Joshua Smith is a handsome, bearded 30-year-old in a Mewtwo baseball cap. He's come from Central Washington to Portland, Oregon, to compete in a Regional Pokemon Video Game Championships Masters Tournament at the Portland Convention Center. Joshua played Pokemon when he was younger, from the Red edition up until Crystal, but then he stopped. This is his first in-person VGC event. He has, however, been playing at Smogon University—a site that hosts competitive Pokemon games online—for the last year after getting hooked back in once Sun and Moon, the most recent editions of the long-running and much beloved turn-based RPG series, came out. Joshua isn't a particularly intense patron of any other video games, hasn't really played anything of note in "about ten years."

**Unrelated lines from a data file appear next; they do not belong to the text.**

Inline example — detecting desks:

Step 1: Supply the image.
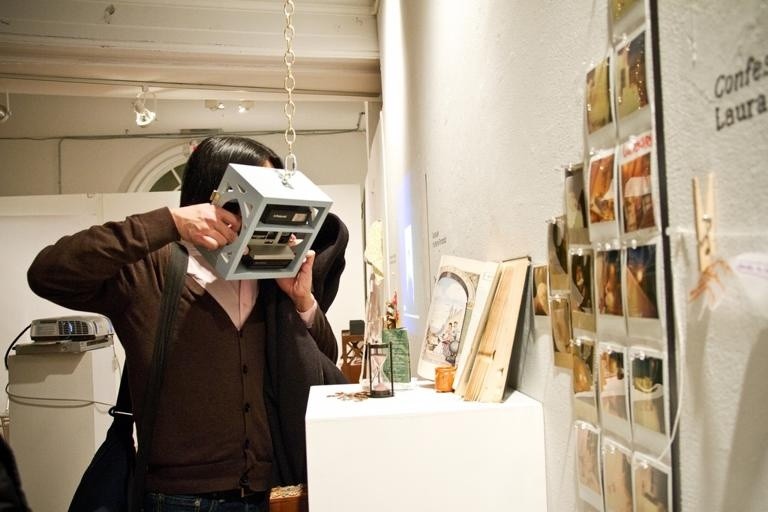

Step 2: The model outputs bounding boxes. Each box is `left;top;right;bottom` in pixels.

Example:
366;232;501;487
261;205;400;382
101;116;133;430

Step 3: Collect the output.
305;380;549;512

But in the last year, he has directed his considerable personal intensity toward the tactical grind of competitive Pokemon, unleashing—unballing?—his monsters to beat the shit out of other monsters to acquire marginal tactical adjustments, so much that he has even submitted himself to the instruction of an online coach, a veritable Pokemon Guru, whom he describes as an "awesome guy in St. Louis."
Depending on one's perspective, this is all rather strange. This would also be a matter of opinion: according to the organizers, 450,000 people competed in Pokemon events worldwide in 2016. But even to an outsider like me, the more I learned about the competitive structures wired into this game by spending time around people like Joshua, the more I came to realize that they're just like any other competitive hobbyist out there, looking for some complicated series of systems to master. It just so happens that theirs is a Japanese electronic cute monster-fighting throw down.